▶ LISTED RECORDS
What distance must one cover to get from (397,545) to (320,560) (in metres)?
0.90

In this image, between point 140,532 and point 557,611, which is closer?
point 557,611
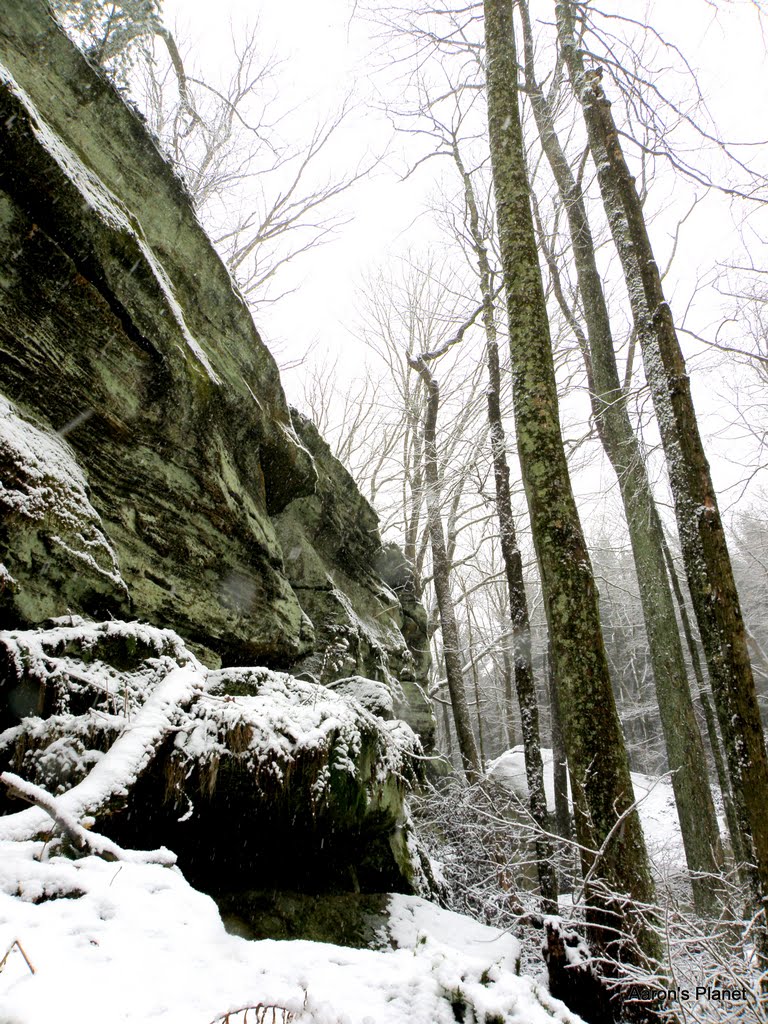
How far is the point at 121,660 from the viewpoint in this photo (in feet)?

▶ REQUIREMENTS
Reproduce the material in full, word for word, and omit the pictures.

▶ ANSWER TO THIS PROBLEM
What distance must one cover to get from (397,545) to (320,560) (in metres)?
0.90

In this image, between point 140,532 and point 557,611, which is closer?
point 557,611
How far is the point at 121,660 from the viewpoint in this photo (in feet)?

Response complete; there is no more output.